Updated: Mar 3, 2023

Maybe a controversial topic. With the latest stats on adults dietary habits now in, there are some scary trends appearing.

I am no dietician, but with years of experience in the field and deeps dives of study into holistic nutrition, the epidemiology of obesity and food security, I find their guidelines pretty concerning.

So, what are the stats?

"More than two in five adults (42.7 percent) considered they were overweight."

"Overall, nearly half (46.6 percent) of women and around one in three men (34.9 percent) reported trying to lose weight."

"34% of adults and 13% of children in New Zealand were obese"

Interesting eh...

Over at the New Zealand Nutrition Foundation. A trusted source surely? They give you advice on what to eat...

"Include carbohydrate-containing foods, such as bread, pasta, or rice, at every meal, to provide a constant source of energy."

"RDA for protein for women - 46g"

"Reduce ‘unhealthy’ saturated and trans fats (fatty meat)"

Interesting that when my clients come to me, they are generally eating the equivalent of 45 tsp of sugar worth of carbohydrates, severely under eating protein and often fat.

When I work with them to reduce their carbohydrate consumption, increase their protein and fat intake, most lose weight, report better energy, better mood, reduced name it. The devils work if you believe what the nutrition foundation recommend... whoops!
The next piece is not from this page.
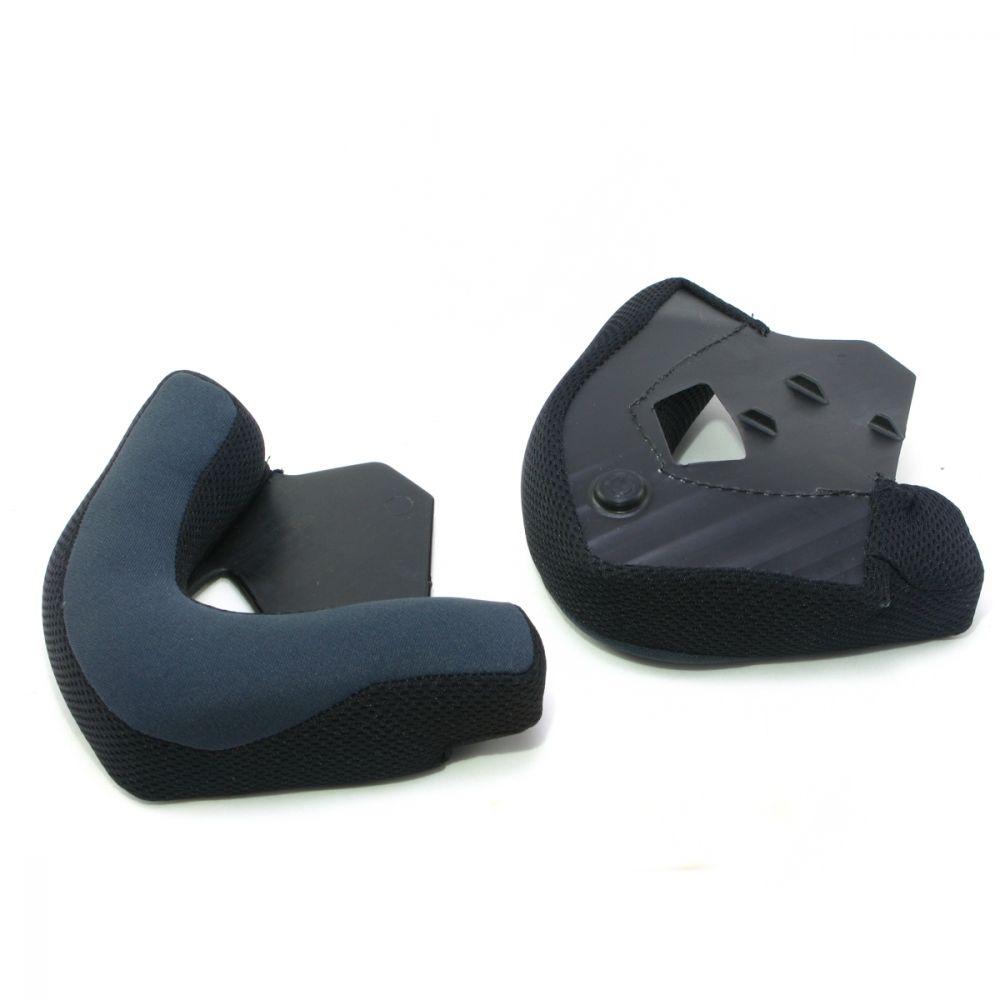 orelha-para-o-capacete-bieffe-allegro-tamanho-60-5c8650d90924e.jpg
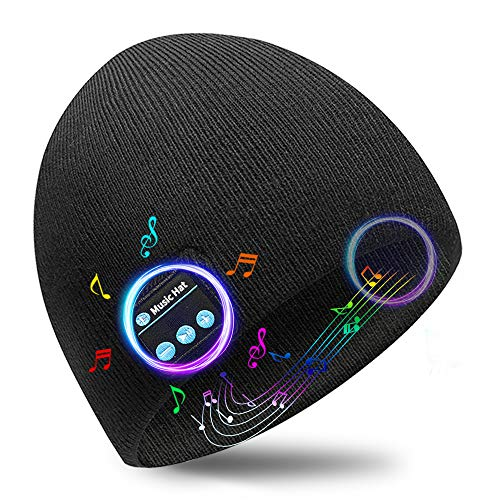 Bluetooth Beanie Christmas Birthday Gifts – Bluetooth 5.0 Wireless Headset Music Winter Beanie Hat Build in 2 HD Stereo…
The mind boggles that whilst the health industry booms and respected leaders in the industry are advocating;

- Reducing carbohydrates consumption as people are moving less

- Eating more protein for our health, hormones and satiety

- Eating more natural fat, like the fat on meat

That respected sources in New Zealand (and many countries worldwide) are still continuing to advocate eating more carbohydrates, less protein and less fat.

What are your sources for knowledge on nutrition? Do you trust the mainstream (government) guidelines? Or do you look elsewhere for your information?

If anyone reading this can explain that method in the (seeming) madness I would love to know.